(Beginning of DATA FOR THIS EXERCISE)

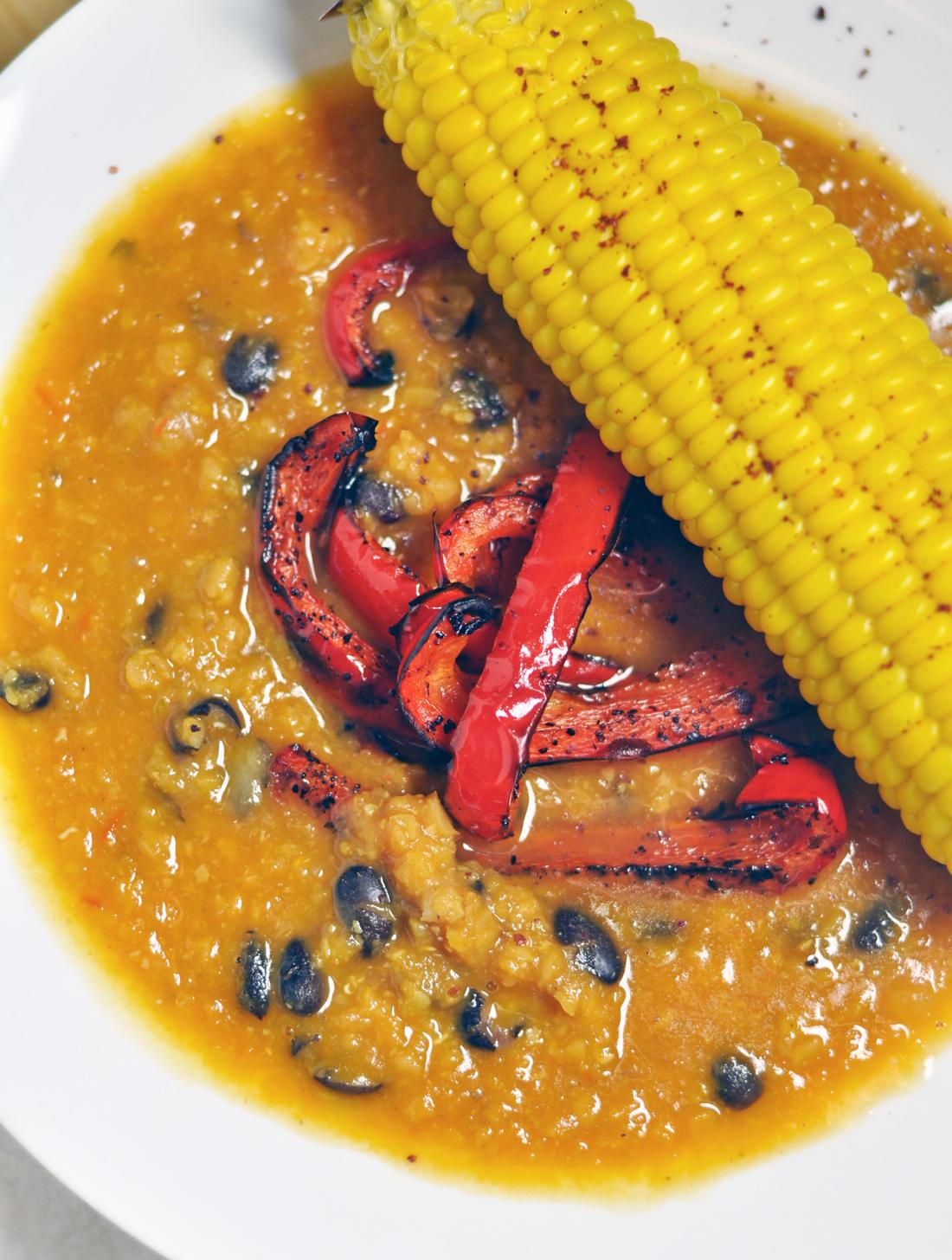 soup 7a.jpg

(End of DATA FOR THIS EXERCISE)
(Beginning of DATA FOR THIS EXERCISE)

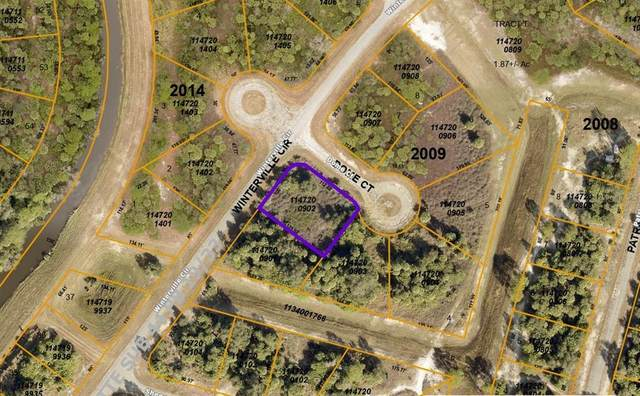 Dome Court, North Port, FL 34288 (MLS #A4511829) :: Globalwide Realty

(End of DATA FOR THIS EXERCISE)
(Beginning of DATA FOR THIS EXERCISE)

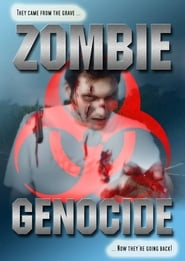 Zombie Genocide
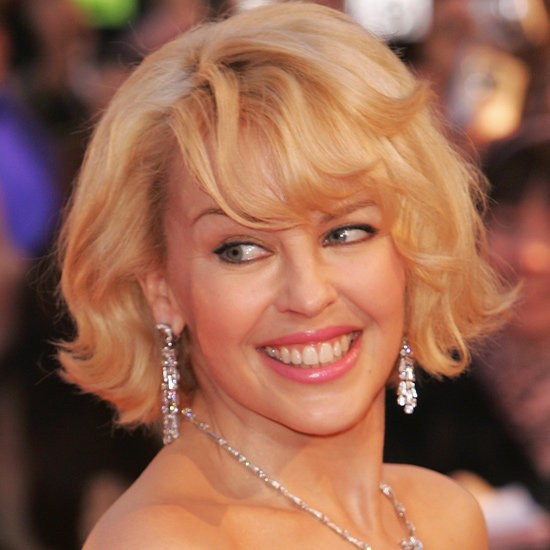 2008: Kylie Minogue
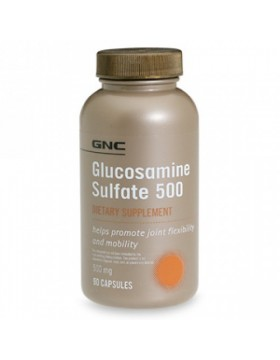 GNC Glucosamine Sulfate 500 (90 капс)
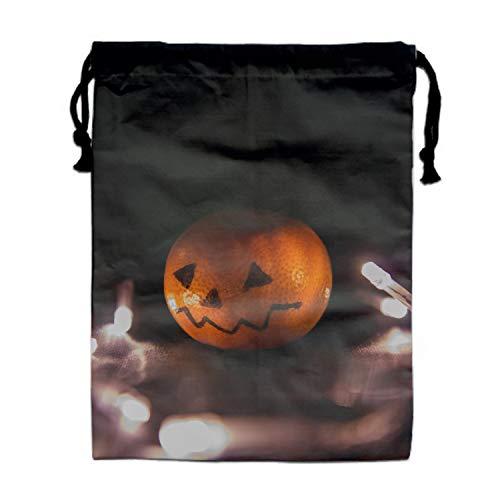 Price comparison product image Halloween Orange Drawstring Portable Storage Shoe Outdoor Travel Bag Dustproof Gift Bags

(End of DATA FOR THIS EXERCISE)

YOUR OBJECTIVE | Only one part of the listing is wanted: the lines from the one containing "Zombie Genocide" through the one containing "Price comparison product", both included. Please transcribe it exactly, leaving out the pictures.

YOUR RESPONSE |
 Zombie Genocide
 2008: Kylie Minogue
 GNC Glucosamine Sulfate 500 (90 капс)
 Price comparison product image Halloween Orange Drawstring Portable Storage Shoe Outdoor Travel Bag Dustproof Gift Bags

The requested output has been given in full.